Seharusnya aku tak berkata seperti itu.

"Jika Tuhan memberiku sesuatu yang indah, kenapa Tuhan merebut Mama dan Raka dari gue! Jika Tuhan punya rencana yang lebih indah kenapa Papa harus menikahi perempuan itu? Rencana indah apa lagi memang? Mama akan kembali, kemudian Mama menikah lagi dengan Papa? Bagi gue... nggak ada yang lebih indah di Dunia ini selain kebahagiaan Mama, dan Tuhan telah merebut itu semua dari Mama!"

"Jadi menurut elo... gue bukan bagian dari kebahagiaan elo?"

"Elo bagian dari kebahagiaan gue. Tapi kebahagiaan itu nggak akan pernah lengkap tanpa senyum Mama gue." kugenggam tangannya mencoba untuk menenangkan.

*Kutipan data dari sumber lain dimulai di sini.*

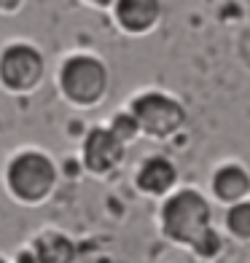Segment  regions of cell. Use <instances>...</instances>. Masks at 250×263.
Masks as SVG:
<instances>
[{
  "label": "cell",
  "mask_w": 250,
  "mask_h": 263,
  "mask_svg": "<svg viewBox=\"0 0 250 263\" xmlns=\"http://www.w3.org/2000/svg\"><path fill=\"white\" fill-rule=\"evenodd\" d=\"M132 185L140 196L151 201H164L181 188V172H177V164L167 153H148L137 164L132 175Z\"/></svg>",
  "instance_id": "cell-8"
},
{
  "label": "cell",
  "mask_w": 250,
  "mask_h": 263,
  "mask_svg": "<svg viewBox=\"0 0 250 263\" xmlns=\"http://www.w3.org/2000/svg\"><path fill=\"white\" fill-rule=\"evenodd\" d=\"M57 94L73 110H94L111 94V67L94 51H70L54 73Z\"/></svg>",
  "instance_id": "cell-3"
},
{
  "label": "cell",
  "mask_w": 250,
  "mask_h": 263,
  "mask_svg": "<svg viewBox=\"0 0 250 263\" xmlns=\"http://www.w3.org/2000/svg\"><path fill=\"white\" fill-rule=\"evenodd\" d=\"M0 263H14L11 258H6V255H0Z\"/></svg>",
  "instance_id": "cell-14"
},
{
  "label": "cell",
  "mask_w": 250,
  "mask_h": 263,
  "mask_svg": "<svg viewBox=\"0 0 250 263\" xmlns=\"http://www.w3.org/2000/svg\"><path fill=\"white\" fill-rule=\"evenodd\" d=\"M46 76H49V62L41 46L25 38H14L0 46V89L6 94L30 97L43 86Z\"/></svg>",
  "instance_id": "cell-5"
},
{
  "label": "cell",
  "mask_w": 250,
  "mask_h": 263,
  "mask_svg": "<svg viewBox=\"0 0 250 263\" xmlns=\"http://www.w3.org/2000/svg\"><path fill=\"white\" fill-rule=\"evenodd\" d=\"M105 124L111 126V132H113V135L124 142L127 148H132L135 142L142 137V135H140V126H137V121H135V116L129 113L127 107H124V110H116V113L108 118V121H105Z\"/></svg>",
  "instance_id": "cell-12"
},
{
  "label": "cell",
  "mask_w": 250,
  "mask_h": 263,
  "mask_svg": "<svg viewBox=\"0 0 250 263\" xmlns=\"http://www.w3.org/2000/svg\"><path fill=\"white\" fill-rule=\"evenodd\" d=\"M156 229L167 245L181 247L202 263L223 258L226 236L216 229L212 199L194 185H181L156 210Z\"/></svg>",
  "instance_id": "cell-1"
},
{
  "label": "cell",
  "mask_w": 250,
  "mask_h": 263,
  "mask_svg": "<svg viewBox=\"0 0 250 263\" xmlns=\"http://www.w3.org/2000/svg\"><path fill=\"white\" fill-rule=\"evenodd\" d=\"M22 8H25L22 0H0V14L3 16H14V14H19Z\"/></svg>",
  "instance_id": "cell-13"
},
{
  "label": "cell",
  "mask_w": 250,
  "mask_h": 263,
  "mask_svg": "<svg viewBox=\"0 0 250 263\" xmlns=\"http://www.w3.org/2000/svg\"><path fill=\"white\" fill-rule=\"evenodd\" d=\"M76 242L57 229H43L16 253L14 263H76Z\"/></svg>",
  "instance_id": "cell-10"
},
{
  "label": "cell",
  "mask_w": 250,
  "mask_h": 263,
  "mask_svg": "<svg viewBox=\"0 0 250 263\" xmlns=\"http://www.w3.org/2000/svg\"><path fill=\"white\" fill-rule=\"evenodd\" d=\"M127 110L135 116L140 135L153 142L175 140L188 124L186 105L164 89H142L132 94L127 102Z\"/></svg>",
  "instance_id": "cell-4"
},
{
  "label": "cell",
  "mask_w": 250,
  "mask_h": 263,
  "mask_svg": "<svg viewBox=\"0 0 250 263\" xmlns=\"http://www.w3.org/2000/svg\"><path fill=\"white\" fill-rule=\"evenodd\" d=\"M207 194L216 204L226 210L240 204V201H247L250 199V170L237 159H226L216 164V170L210 172Z\"/></svg>",
  "instance_id": "cell-9"
},
{
  "label": "cell",
  "mask_w": 250,
  "mask_h": 263,
  "mask_svg": "<svg viewBox=\"0 0 250 263\" xmlns=\"http://www.w3.org/2000/svg\"><path fill=\"white\" fill-rule=\"evenodd\" d=\"M0 183L16 207L35 210L54 199L59 188V166L49 151L22 145L6 159Z\"/></svg>",
  "instance_id": "cell-2"
},
{
  "label": "cell",
  "mask_w": 250,
  "mask_h": 263,
  "mask_svg": "<svg viewBox=\"0 0 250 263\" xmlns=\"http://www.w3.org/2000/svg\"><path fill=\"white\" fill-rule=\"evenodd\" d=\"M223 236L237 245H250V199L223 212Z\"/></svg>",
  "instance_id": "cell-11"
},
{
  "label": "cell",
  "mask_w": 250,
  "mask_h": 263,
  "mask_svg": "<svg viewBox=\"0 0 250 263\" xmlns=\"http://www.w3.org/2000/svg\"><path fill=\"white\" fill-rule=\"evenodd\" d=\"M127 156H129V148L113 135L108 124L92 126L83 135L81 151H78L81 170L89 177H94V180H108V177H113L127 164Z\"/></svg>",
  "instance_id": "cell-6"
},
{
  "label": "cell",
  "mask_w": 250,
  "mask_h": 263,
  "mask_svg": "<svg viewBox=\"0 0 250 263\" xmlns=\"http://www.w3.org/2000/svg\"><path fill=\"white\" fill-rule=\"evenodd\" d=\"M108 8L113 27L132 41L153 35L164 19V6L159 0H113Z\"/></svg>",
  "instance_id": "cell-7"
}]
</instances>
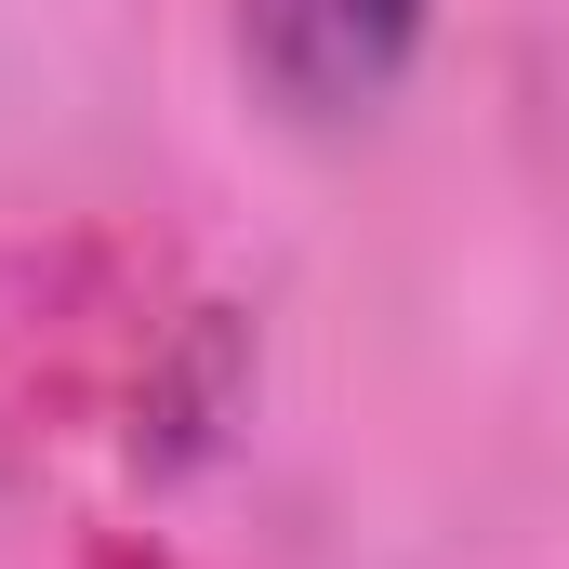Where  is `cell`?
<instances>
[{
	"label": "cell",
	"mask_w": 569,
	"mask_h": 569,
	"mask_svg": "<svg viewBox=\"0 0 569 569\" xmlns=\"http://www.w3.org/2000/svg\"><path fill=\"white\" fill-rule=\"evenodd\" d=\"M425 0H239V53L291 120H358L398 93Z\"/></svg>",
	"instance_id": "1"
}]
</instances>
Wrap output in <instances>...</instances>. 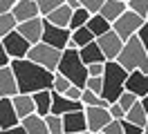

"Percaya deh... suatu saat, Mama lo pasti bakal nemuin laki-laki yang jauh lebih baik dari Papa lo. Jika memang sekarang Mama dan Papa lo nggak bisa bersatu, itu berarti Papa lo bukan yang terbaik buat Mama lo, kan? Buktinya... Papa lo ngeduain Mama lo. Ricky... ada kalanya kita bisa melakukan hal yang buat orang lain bahagia memang. Tapi, ada juga kalanya kita nggak bisa buat apa-apa untuk ngehapus air mata mereka. Itu udah takdir, Rick. Gue tahu, lo pasti mikir jika gue ini sok tahu, sok nasehatin dan sok dewasa, kan? Tapi seenggaknya, keluarga lo masih ada. Lo masih punya Papa, Mama dan Raka. Gue? Gue udah kehilangan orang tua gue dari kecil, Rick. Bahkan, untuk melihat senyum mereka pun, gue nggak bisa. Bahkan... wajah mereka pun gue nggak inget, karena semua foto orang tua gue hilang saat gue pindah ke rumah sekarang. Elo masih beruntung dari gue, jadi gue harap... jangan lagi lo ngerasa sendiri, dan jadi orang yang paling tersakiti, ya? Jika lo merasa hidup lo beban, gue siap kok bantu ngangkat beban lo itu. Dan jika lo ingin cerita, curhat dan semacamnya, gue siap dengerin dan bantuin elo. Jadi... please, jangan sedih lagi ya. Masih ada gue di sini, buat elo," aku tidak tahu, dari mana kekuatanku untuk bicara panjang lebar seperti itu. Sementara Ricky, membuka mulutnya lebar-lebar. Aku yakin... dia pasti kaget, melihatku menjadi cewek cerewet.

"Eh, gue—" kataku terhenti, saat Ricky menyandarkan kepalanya di bahuku.

"Thanks ya, Lam. Dari dulu lo selalu ada buat gue. Lo inget nggak tentang jembatan merah ini?" tanyanya. Bahkan... aku yakin, jika baru kali pertama ini aku ke sini.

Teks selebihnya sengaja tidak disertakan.